The who and why of Black History Month
Black History Month is a national holiday in February that celebrates the African-American community. It reflects on the community’s hardships, racial injustices and the events they have overcome throughout the years. Not only does this national celebration commemorate the negatives, but it also salutes the contributions the black community has made for this country.
Who founded Black History Month?
The founder of Black History Month was Carter G. Woodson. His parents and other relatives endured slavery, which prompted him to become a historian and the second African American to earn a Ph.D. at Harvard University. It was soon made apparent to Woodson that many lacked the knowledge of the struggles the black community had endured, but also the accomplishments the community had achieved. From there he established the Study of Negro Life and History, which is now known as the Association for the Study of African American Life and History. In 1926 he proposed Black history week. During this week every student was supposed to show what they had learned about Black history from throughout the school year.
However it was not until 1976 that President Gerald Ford transformed Black history week into what we now know as Black History Month explaining "In celebrating Black History Month, we can take satisfaction from this recent progress in the realization of the ideals envisioned by our Founding Fathers."
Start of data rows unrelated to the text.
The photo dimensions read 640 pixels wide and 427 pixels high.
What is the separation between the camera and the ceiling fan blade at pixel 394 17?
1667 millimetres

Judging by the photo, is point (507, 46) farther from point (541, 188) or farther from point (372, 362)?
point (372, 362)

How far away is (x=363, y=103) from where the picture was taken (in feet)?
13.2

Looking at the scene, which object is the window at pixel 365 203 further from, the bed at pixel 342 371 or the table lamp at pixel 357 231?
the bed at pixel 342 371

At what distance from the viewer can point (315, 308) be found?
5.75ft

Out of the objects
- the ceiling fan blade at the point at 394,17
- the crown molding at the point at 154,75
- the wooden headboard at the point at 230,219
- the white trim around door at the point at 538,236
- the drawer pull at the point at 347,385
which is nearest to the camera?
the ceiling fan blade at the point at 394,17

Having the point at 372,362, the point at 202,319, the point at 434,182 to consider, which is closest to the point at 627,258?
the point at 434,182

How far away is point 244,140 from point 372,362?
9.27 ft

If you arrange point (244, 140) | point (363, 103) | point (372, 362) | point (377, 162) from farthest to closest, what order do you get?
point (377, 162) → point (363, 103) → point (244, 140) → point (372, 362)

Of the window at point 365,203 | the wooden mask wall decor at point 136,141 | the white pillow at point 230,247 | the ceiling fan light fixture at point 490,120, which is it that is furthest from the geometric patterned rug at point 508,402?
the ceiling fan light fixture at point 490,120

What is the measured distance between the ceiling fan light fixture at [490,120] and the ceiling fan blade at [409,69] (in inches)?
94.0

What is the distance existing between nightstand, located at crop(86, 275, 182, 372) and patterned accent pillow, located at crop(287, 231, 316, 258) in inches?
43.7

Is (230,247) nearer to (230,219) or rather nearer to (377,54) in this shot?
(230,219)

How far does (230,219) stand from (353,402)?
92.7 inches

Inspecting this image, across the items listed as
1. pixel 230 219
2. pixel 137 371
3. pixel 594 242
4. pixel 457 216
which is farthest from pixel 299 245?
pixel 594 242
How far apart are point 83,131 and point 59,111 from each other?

Why is Black History Month commemorated in February?
Some of the most famous contributors to the African American community, such as Frederick Douglass (former escaped slave and abolitionist) and Abraham Lincoln (famous for helping abolish slavery), had birthdays that occurred during the month of February. The 13th Amendment, the amendment that abolished slavery, was passed on February 1, 1865. This date was advocated to become national Freedom Day by Richard Wright who was also a former slave and Black rights activist. These events were major contributors to why Black History Month is celebrated in February.
Why is this month’s celebration important?
It is important for all Americans to understand the importance and the severity of African American history. Woodson placed emphasis on this when stating, “those who have no record of what their forebears have accomplished lose the inspiration which comes from the teaching of biography and history.”
We as Americans need to understand the racial injustices the black community has faced and we need to overcome the failures of our ancestors. This month should also be used as inspiration for the African American and colored communities. We should celebrate the trials and tribulations the black community has overcome, while still commemorating the contributions the community has made to our country.
Celebrate this month and stay informed about Black history!